With Death Strikes: The Emperor of Atlantis (Dark Horse/Berger, Dec.), Maass and Lay adapt a 1943 opera written in the Terezín concentration camp into a graphic novel.
How did you learn about the original opera?
Maass: I discovered it way back when I was a teenager at a Best Buy in Phoenix. I saw a collection of work suppressed by the Nazis sitting on a shelf while I was looking for punk rock, and I grabbed it. The opera has captivated me since. You’ve got science fiction, you’ve got dystopia, you’ve got alternative histories, you’ve even got zombies.
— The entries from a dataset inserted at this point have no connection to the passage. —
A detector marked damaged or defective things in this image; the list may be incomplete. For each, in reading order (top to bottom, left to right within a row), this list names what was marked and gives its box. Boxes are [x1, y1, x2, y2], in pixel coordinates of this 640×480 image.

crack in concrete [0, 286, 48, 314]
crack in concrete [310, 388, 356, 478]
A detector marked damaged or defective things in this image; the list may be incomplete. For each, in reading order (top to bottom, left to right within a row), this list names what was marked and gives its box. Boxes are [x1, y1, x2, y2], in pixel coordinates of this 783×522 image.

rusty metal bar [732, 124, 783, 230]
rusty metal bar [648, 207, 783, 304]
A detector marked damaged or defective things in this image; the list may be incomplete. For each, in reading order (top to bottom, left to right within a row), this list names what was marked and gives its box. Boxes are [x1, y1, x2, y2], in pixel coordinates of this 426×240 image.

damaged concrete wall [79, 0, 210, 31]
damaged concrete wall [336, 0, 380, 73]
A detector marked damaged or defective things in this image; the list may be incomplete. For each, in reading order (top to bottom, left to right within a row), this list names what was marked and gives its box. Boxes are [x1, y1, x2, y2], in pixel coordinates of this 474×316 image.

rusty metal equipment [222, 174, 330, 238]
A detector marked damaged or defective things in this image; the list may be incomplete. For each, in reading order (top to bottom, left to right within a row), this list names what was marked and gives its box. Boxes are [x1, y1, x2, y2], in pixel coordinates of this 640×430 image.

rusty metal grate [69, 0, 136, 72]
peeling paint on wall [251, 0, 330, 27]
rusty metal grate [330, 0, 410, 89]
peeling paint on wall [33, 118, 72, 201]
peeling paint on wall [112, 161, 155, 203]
And you don’t expect that in an opera.
How did you design the world of the graphic novel?
Lay: It’s a sci-fi dystopia that takes place in a version of Atlantis that never sank. Terezín, where the opera was written and rehearsed and ultimately suppressed, was a huge influence, and we visited the site.
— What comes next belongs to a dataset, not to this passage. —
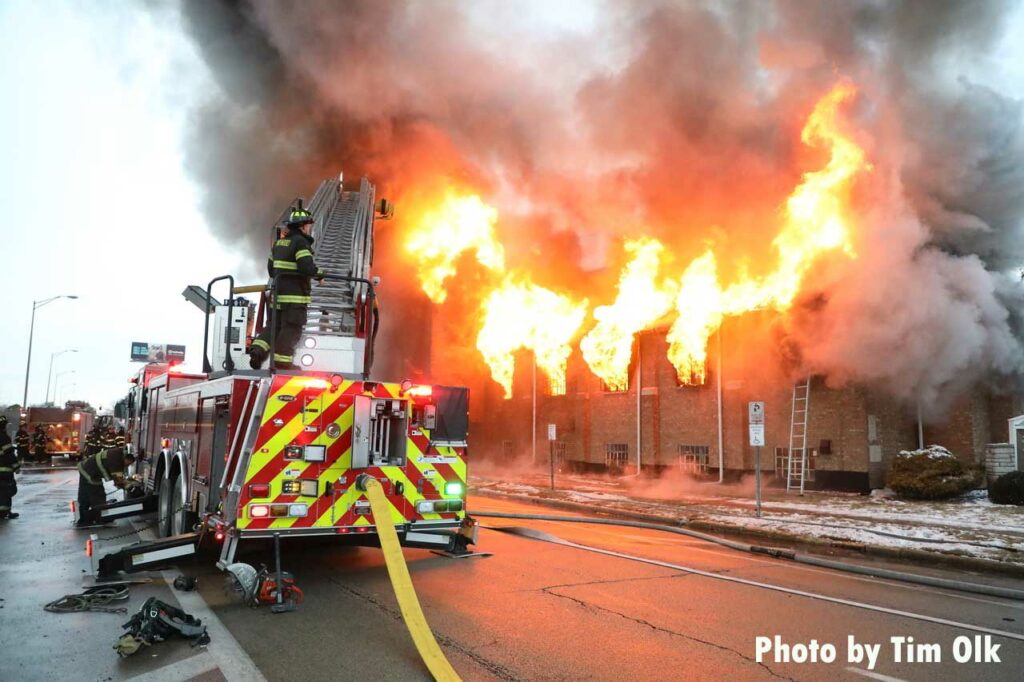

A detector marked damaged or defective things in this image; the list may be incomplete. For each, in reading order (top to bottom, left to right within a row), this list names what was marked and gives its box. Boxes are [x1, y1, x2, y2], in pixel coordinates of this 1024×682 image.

road crack [540, 585, 794, 679]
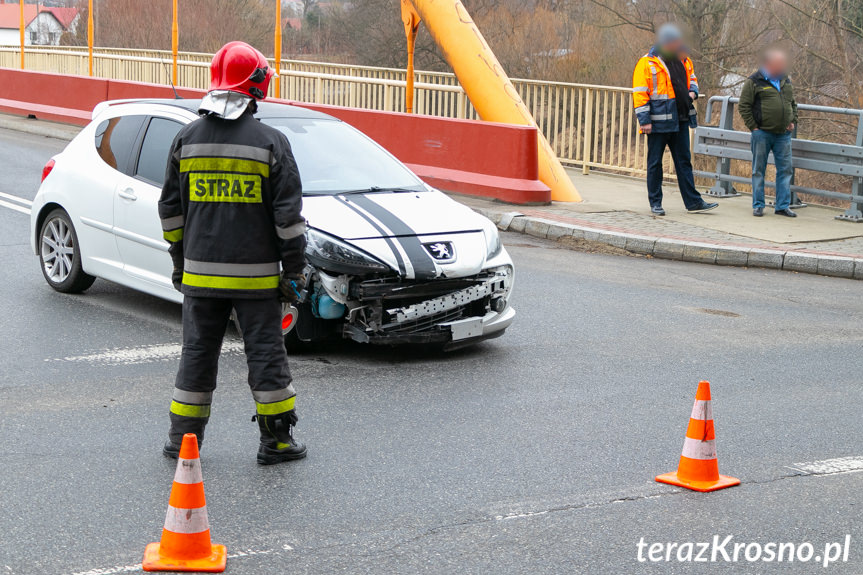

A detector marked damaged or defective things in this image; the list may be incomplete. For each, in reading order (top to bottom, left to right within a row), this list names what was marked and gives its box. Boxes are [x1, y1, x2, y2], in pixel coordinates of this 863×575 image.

damaged white car [30, 99, 516, 352]
broken headlight [304, 228, 392, 276]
Did you do any other research?
Maass: This was a huge investigative project. To give you an example, when we were in Prague, we found the dormitory where Peter Kien, the librettist, slept when he went to art school. We stayed there for a few nights and ate in the cafeteria.
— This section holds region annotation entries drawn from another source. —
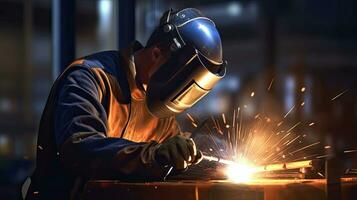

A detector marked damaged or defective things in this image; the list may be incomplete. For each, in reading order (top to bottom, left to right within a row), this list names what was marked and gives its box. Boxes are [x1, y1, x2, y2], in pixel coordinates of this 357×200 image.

rusty metal surface [81, 178, 356, 200]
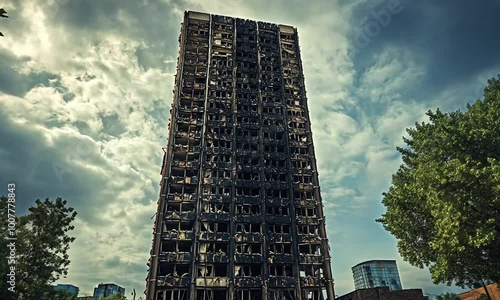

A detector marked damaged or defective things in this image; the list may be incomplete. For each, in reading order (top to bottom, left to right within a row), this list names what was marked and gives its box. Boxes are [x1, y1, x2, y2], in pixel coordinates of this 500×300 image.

burned tower block [146, 10, 334, 300]
charred concrete facade [147, 11, 336, 300]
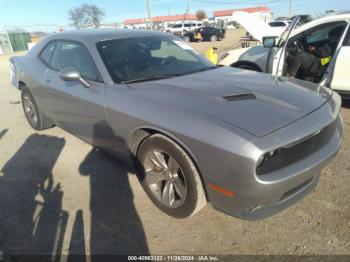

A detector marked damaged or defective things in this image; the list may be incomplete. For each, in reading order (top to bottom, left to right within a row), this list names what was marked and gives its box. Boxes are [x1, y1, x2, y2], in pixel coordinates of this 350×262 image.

damaged vehicle [10, 29, 342, 219]
damaged vehicle [220, 12, 350, 97]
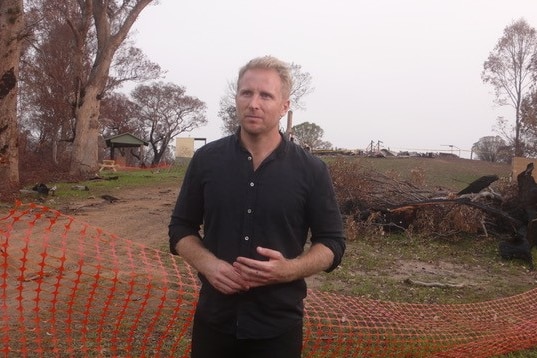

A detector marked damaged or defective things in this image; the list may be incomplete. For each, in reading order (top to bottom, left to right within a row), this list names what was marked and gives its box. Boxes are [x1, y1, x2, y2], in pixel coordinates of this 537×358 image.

charred wood debris [332, 162, 536, 268]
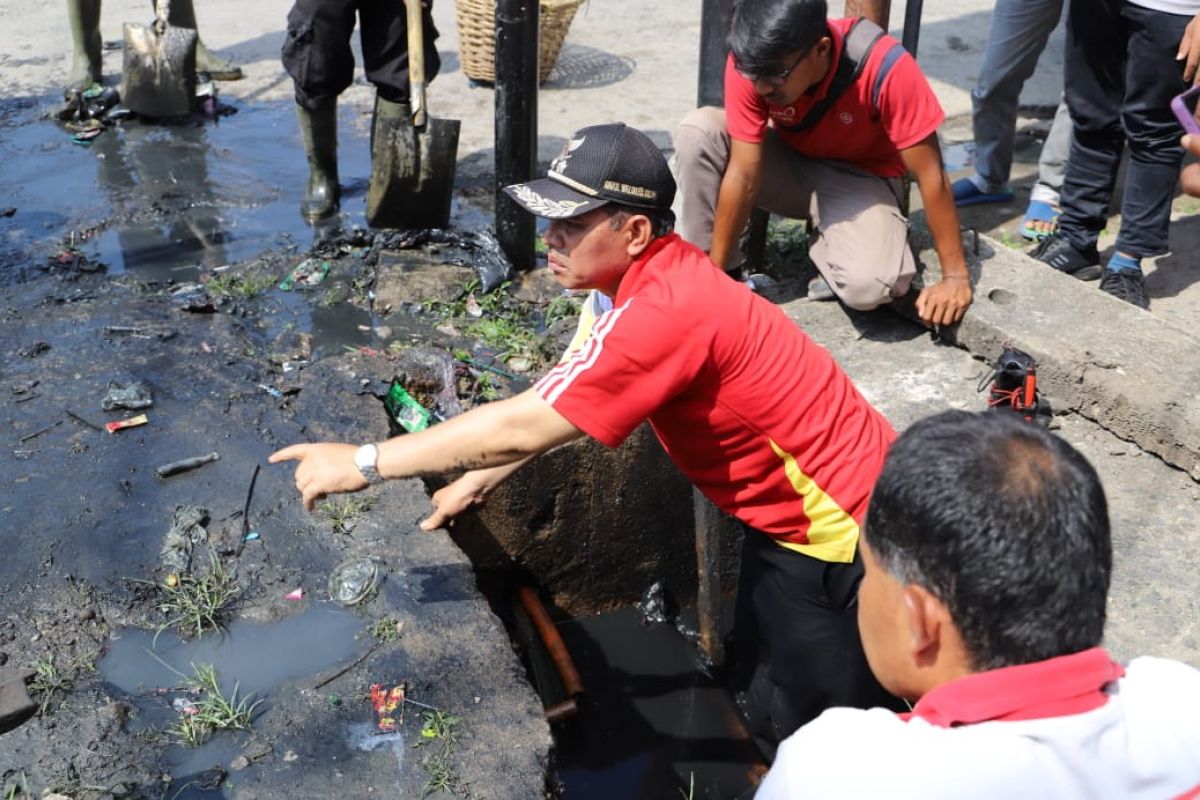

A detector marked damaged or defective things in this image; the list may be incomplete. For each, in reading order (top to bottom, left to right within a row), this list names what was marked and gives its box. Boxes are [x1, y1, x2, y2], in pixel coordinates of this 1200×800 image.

rusty pipe [518, 582, 583, 700]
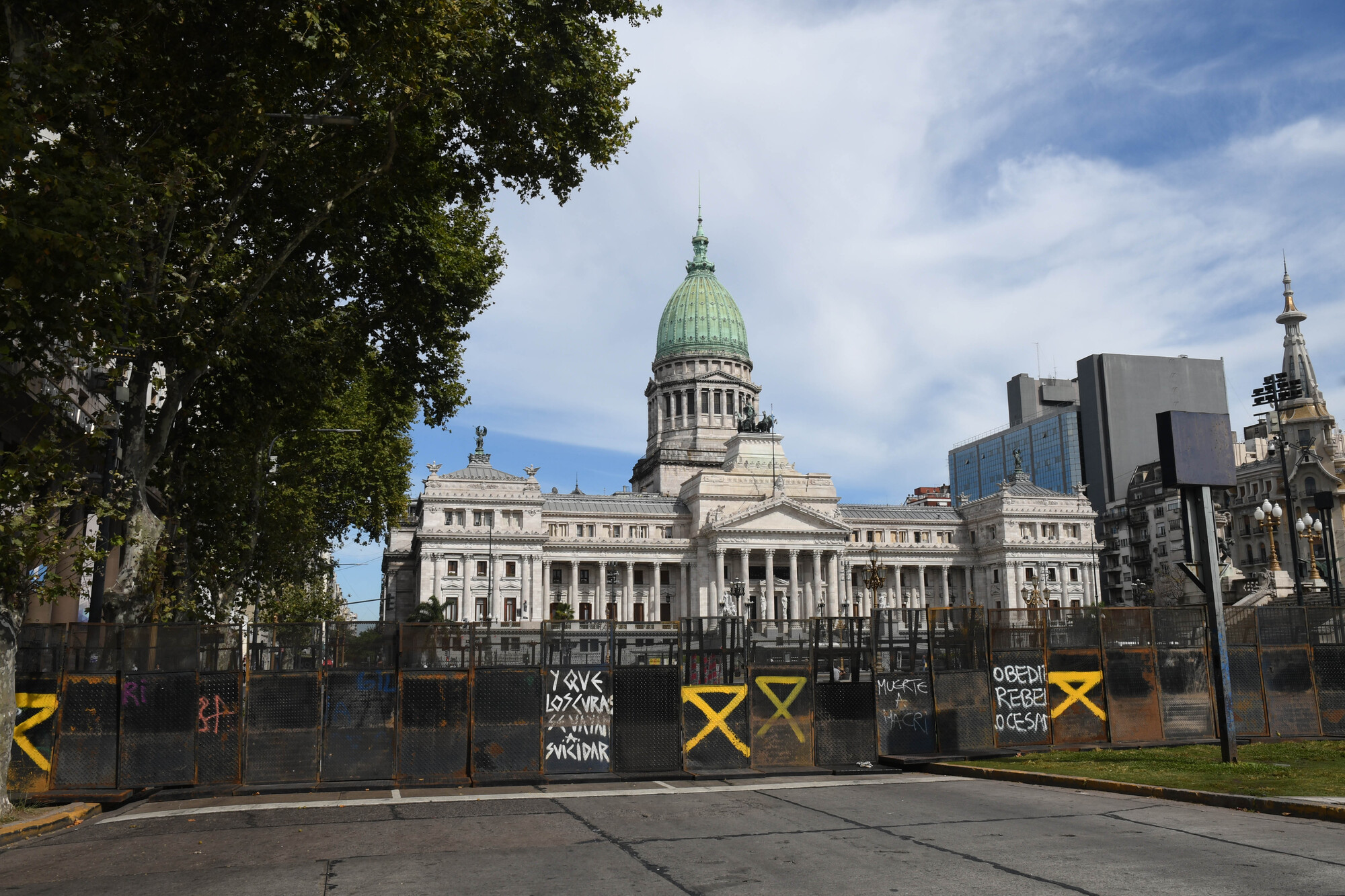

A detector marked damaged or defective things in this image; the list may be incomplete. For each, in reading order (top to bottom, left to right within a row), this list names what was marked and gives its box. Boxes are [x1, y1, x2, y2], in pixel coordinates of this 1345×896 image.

rusty metal panel [51, 672, 120, 790]
rusty metal panel [119, 672, 196, 785]
rusty metal panel [196, 672, 243, 785]
rusty metal panel [245, 672, 323, 785]
rusty metal panel [320, 669, 393, 780]
rusty metal panel [395, 672, 471, 785]
rusty metal panel [468, 669, 541, 780]
rusty metal panel [541, 667, 616, 780]
rusty metal panel [616, 667, 689, 780]
rusty metal panel [683, 688, 748, 774]
rusty metal panel [753, 667, 812, 774]
rusty metal panel [812, 683, 877, 769]
rusty metal panel [872, 672, 936, 758]
rusty metal panel [1044, 653, 1108, 742]
rusty metal panel [1232, 648, 1270, 742]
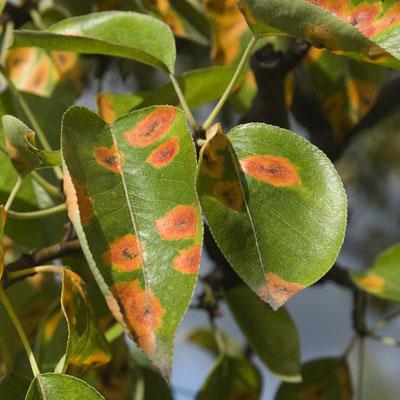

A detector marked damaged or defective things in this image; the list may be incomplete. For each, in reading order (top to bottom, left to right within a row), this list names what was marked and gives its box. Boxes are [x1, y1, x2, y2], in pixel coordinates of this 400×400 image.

We also found a cartoon Kien drew that shows the evolution of the opera: the editors, the composer going in, the director, the censors. The first panel shows what Death looked like, which opened up the gate for how to design that character.
What was the biggest challenge to adapting this story?
Lay: Operas carry a lot of emotion through the music, so the enormous challenge was choosing moments and actions in the visuals that are going to be reflective of the music.
Maass: Some things in the opera didn’t make sense on the first read, and only made sense later on when we learned how it was put together. For example, one of the characters just disappears in the fourth act. It turns out that was because they didn’t have enough actors to play all the roles, so they had to have somebody double up and remove one character at the end.
What do you hope people take away from this story?
Maass: The message is anti-war and anti-authoritarianism, and I hope people can see that art provides a way to process and understand and resist.
Lay: I hope the history feels alive for our readers, because the story’s very much alive. It’s actually a very funny story—because Peter Kien was funny. He was murdered at 25 years old, in 1944. He was, as far as I can see, like every 25-year-old I’ve ever met.